From August 1, 2012 post:
"At the top of every bubble at the end of every age it seems to me that humans come up with some silly idea as to how a society can be organized or what it can deliver, which is completely unrealistic at that time and place.
One of the best examples I can think of is the South Sea Bubble. There was a time when I understood in great detail what that idea was, and my best recollection now is that the idea was to extract goods from the 4 corners of the earth and make those goods available to the public. In 1720, while enough technology existed to imagine that fantasy, it was unrealistic.
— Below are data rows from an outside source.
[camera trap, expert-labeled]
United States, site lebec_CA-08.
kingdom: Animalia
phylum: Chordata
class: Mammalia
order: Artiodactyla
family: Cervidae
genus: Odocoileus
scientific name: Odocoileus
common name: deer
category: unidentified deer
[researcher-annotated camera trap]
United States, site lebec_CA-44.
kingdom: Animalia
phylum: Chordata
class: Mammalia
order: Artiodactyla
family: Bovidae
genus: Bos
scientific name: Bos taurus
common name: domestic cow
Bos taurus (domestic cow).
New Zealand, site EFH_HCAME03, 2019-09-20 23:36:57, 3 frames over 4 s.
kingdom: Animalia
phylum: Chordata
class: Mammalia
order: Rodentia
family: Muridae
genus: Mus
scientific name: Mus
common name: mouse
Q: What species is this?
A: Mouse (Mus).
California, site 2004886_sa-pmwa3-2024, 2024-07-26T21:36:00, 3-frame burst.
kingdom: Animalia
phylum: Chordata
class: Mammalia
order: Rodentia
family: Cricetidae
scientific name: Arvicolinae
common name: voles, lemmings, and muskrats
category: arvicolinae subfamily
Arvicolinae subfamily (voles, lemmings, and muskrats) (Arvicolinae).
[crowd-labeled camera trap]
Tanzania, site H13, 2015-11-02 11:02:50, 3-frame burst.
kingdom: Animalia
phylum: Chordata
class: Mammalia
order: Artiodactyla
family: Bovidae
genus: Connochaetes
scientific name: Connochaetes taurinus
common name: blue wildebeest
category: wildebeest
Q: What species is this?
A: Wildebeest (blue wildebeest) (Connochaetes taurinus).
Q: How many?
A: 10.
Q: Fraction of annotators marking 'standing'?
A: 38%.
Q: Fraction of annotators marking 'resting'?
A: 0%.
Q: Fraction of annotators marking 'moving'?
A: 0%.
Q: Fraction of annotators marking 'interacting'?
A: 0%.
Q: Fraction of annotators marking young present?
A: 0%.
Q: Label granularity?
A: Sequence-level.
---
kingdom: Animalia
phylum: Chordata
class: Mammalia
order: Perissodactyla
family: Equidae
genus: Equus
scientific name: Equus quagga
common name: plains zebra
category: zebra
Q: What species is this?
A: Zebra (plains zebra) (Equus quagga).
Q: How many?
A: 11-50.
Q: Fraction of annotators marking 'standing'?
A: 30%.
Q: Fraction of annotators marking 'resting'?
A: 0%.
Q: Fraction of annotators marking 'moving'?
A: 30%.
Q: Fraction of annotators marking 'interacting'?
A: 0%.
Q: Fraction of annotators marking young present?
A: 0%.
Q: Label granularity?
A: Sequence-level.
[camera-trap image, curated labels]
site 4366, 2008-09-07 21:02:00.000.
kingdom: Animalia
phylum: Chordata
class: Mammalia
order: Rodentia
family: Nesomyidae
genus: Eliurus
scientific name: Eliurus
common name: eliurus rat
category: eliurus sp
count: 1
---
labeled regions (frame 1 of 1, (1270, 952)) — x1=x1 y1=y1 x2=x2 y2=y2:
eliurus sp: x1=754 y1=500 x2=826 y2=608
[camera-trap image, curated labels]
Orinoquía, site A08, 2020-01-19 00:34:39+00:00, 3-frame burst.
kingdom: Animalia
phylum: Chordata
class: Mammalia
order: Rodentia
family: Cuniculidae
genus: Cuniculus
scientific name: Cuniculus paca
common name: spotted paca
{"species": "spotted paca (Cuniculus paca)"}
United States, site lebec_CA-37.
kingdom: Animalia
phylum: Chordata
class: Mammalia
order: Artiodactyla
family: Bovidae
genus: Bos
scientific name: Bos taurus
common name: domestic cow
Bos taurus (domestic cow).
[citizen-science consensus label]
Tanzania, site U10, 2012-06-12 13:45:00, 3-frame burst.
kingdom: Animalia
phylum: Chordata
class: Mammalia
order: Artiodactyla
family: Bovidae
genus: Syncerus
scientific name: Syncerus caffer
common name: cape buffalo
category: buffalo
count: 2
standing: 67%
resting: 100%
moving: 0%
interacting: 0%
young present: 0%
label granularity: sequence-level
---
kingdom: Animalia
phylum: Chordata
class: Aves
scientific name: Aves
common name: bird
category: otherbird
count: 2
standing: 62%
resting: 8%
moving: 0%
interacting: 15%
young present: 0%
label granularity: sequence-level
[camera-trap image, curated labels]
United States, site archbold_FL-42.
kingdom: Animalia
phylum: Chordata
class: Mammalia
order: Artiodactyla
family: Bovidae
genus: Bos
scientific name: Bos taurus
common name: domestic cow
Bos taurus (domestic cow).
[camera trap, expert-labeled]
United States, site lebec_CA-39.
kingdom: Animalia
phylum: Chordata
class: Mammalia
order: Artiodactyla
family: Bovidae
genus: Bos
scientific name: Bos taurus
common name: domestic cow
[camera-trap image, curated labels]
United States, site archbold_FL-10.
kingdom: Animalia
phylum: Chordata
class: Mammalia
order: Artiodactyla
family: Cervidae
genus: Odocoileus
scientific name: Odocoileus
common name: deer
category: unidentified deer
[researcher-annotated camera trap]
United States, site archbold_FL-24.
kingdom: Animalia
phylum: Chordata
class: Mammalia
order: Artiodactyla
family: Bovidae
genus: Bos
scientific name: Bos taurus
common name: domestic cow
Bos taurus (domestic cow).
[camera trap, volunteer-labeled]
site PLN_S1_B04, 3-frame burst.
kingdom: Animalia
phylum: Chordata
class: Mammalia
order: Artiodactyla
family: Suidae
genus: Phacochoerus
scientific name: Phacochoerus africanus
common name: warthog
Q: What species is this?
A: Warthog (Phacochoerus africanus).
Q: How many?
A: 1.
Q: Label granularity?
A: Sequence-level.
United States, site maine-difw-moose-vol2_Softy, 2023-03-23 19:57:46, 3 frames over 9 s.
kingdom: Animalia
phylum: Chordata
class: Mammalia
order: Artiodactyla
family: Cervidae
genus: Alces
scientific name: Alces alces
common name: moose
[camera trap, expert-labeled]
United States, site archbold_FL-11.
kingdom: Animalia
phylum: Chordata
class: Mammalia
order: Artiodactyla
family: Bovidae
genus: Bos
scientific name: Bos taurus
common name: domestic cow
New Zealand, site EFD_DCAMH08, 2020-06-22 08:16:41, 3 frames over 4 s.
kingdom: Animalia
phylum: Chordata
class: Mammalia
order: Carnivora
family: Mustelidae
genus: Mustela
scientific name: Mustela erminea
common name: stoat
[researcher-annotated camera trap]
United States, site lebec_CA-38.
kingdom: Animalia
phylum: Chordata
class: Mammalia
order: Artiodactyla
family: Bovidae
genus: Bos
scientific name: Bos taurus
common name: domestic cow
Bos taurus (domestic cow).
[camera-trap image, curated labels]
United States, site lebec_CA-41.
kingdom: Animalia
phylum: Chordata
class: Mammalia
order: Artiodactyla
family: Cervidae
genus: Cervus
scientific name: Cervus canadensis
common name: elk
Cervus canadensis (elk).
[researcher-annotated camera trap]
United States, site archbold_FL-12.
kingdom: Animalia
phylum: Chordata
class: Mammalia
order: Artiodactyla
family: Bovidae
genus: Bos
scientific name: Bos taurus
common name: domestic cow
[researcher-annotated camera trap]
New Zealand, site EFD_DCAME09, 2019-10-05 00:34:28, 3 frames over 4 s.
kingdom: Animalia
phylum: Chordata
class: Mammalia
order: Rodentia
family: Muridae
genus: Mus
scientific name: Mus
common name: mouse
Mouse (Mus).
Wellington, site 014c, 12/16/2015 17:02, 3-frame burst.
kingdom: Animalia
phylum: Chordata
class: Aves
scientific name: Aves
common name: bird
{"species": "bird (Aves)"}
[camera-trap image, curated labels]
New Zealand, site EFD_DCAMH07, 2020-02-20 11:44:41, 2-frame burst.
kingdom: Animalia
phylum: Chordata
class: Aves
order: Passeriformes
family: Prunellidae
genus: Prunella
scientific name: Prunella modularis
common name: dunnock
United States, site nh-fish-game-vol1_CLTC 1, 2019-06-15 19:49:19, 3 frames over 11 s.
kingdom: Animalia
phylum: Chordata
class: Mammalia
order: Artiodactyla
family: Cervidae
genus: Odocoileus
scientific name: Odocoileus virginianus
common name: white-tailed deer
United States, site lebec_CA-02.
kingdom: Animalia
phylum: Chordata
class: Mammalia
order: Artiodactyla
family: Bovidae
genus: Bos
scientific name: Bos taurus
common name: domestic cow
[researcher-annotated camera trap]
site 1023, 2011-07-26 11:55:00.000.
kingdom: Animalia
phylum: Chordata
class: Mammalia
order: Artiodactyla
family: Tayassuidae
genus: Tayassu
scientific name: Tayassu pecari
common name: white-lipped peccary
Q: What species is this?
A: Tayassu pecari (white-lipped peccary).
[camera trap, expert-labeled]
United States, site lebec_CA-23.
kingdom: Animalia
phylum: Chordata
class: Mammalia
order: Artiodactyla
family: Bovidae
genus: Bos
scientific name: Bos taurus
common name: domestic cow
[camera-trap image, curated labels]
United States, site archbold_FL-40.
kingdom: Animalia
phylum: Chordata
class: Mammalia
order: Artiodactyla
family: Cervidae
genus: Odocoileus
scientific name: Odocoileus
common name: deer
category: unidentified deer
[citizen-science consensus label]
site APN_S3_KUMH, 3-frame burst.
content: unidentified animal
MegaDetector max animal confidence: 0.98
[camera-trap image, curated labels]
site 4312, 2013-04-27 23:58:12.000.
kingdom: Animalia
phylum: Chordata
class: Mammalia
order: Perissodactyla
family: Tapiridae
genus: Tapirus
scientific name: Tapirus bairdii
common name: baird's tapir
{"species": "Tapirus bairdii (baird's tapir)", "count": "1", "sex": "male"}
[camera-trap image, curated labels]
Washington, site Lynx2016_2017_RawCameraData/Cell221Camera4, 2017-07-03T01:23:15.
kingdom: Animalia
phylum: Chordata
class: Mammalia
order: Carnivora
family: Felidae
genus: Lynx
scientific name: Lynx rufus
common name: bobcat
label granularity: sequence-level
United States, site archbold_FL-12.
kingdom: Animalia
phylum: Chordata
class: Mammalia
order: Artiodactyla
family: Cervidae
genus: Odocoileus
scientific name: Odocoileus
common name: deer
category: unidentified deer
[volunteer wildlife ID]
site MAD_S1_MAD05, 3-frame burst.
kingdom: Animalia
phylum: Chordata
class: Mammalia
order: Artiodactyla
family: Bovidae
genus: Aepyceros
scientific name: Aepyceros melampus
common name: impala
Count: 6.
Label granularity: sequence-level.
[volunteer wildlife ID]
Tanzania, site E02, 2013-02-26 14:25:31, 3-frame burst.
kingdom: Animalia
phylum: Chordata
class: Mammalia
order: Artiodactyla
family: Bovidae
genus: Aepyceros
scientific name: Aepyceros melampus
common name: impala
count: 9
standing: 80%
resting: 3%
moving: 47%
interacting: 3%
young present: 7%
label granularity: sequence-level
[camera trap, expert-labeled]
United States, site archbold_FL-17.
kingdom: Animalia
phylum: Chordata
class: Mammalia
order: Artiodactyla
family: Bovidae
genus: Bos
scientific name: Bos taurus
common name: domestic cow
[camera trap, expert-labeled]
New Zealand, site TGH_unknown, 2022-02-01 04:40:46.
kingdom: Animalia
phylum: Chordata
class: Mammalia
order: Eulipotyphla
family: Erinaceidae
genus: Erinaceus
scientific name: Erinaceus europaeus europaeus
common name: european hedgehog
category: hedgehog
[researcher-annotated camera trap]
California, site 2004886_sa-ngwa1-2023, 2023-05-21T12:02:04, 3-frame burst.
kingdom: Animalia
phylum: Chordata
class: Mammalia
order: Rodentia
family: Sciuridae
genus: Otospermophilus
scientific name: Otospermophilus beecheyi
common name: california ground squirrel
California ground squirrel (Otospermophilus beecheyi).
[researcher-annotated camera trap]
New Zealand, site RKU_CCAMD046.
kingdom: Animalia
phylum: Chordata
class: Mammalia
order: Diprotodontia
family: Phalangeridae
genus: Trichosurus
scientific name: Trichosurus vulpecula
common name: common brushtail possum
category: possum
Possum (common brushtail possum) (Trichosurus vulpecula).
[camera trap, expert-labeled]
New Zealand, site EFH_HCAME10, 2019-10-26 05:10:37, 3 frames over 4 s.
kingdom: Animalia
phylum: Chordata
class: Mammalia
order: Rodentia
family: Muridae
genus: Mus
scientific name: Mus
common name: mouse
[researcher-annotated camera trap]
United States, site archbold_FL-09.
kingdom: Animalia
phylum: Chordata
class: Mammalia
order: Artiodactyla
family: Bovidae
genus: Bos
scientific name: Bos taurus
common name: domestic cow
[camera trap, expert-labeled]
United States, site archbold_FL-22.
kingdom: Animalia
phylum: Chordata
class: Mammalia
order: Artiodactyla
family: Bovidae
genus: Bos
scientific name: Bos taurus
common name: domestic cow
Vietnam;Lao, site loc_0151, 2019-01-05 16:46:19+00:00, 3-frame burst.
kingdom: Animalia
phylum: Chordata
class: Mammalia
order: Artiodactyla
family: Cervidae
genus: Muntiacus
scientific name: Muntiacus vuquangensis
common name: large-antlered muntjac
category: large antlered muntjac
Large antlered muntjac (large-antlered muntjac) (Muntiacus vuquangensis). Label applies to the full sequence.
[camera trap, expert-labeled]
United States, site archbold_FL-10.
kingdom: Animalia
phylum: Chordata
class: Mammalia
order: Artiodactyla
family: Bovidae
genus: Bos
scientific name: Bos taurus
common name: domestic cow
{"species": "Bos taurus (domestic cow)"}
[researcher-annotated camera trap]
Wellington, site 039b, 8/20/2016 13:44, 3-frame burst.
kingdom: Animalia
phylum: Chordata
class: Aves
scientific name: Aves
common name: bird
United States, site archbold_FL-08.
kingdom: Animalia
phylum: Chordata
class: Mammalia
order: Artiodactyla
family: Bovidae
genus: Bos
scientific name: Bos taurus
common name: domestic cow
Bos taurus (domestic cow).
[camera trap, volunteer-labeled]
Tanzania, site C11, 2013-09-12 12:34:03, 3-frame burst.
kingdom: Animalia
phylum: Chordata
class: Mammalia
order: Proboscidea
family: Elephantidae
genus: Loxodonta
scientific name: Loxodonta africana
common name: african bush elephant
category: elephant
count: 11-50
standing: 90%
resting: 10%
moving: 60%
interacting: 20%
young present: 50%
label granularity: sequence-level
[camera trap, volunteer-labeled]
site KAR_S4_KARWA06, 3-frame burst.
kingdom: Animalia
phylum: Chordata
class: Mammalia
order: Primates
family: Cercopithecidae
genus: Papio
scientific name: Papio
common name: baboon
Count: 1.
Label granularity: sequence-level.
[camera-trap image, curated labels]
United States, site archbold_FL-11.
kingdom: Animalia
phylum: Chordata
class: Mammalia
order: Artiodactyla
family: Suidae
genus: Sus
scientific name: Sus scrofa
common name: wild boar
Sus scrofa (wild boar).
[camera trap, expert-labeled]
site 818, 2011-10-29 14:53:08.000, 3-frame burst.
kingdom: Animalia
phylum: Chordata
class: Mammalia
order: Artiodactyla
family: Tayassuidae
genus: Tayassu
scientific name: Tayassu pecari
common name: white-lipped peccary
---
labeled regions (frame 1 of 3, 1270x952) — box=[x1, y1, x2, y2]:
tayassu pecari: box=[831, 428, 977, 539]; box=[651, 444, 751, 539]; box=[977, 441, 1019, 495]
Yet, almost 300 years later that has been realized and we can walk into a Wal-Mart and buy goods from all over the world or order things on the Internet from companies all over the world and receive those goods in 2 days, which I think is some version and realization of what the South Sea Bubble fantasy was about. At least, that was my thought as I studied it in detail. As
Mackay described, there were many concepts and many frauds put forth besides just the South Sea Company."
This is why I think the news I posted a couple weeks back from Wal-Mart is so very critical. I've noted from the news that Wal-Mart executives were very optimistic about February sales going into the month, then sales unexpectedly worsened. The timelines of history tell us that is the likely marker to expect if the bursting of the South Sea Bubble will indeed correlate in theme and in time to the bursting of the Bernanke Bubble.
“In case you haven’t seen a sales report these days, February MTD sales are a total disaster,” Jerry Murray, Wal- Mart’s vice president of finance and logistics, said in a Feb. 12 e-mail to other executives, referring to month-to-date sales. “The worst start to a month I have seen in my ~7 years with the company.”
The world’s largest retailer’s struggles come after executives expected a strong start to February because of the Super Bowl, milder weather and paycheck cycles, according to the minutes of a Feb. 1 officers meeting Bloomberg obtained.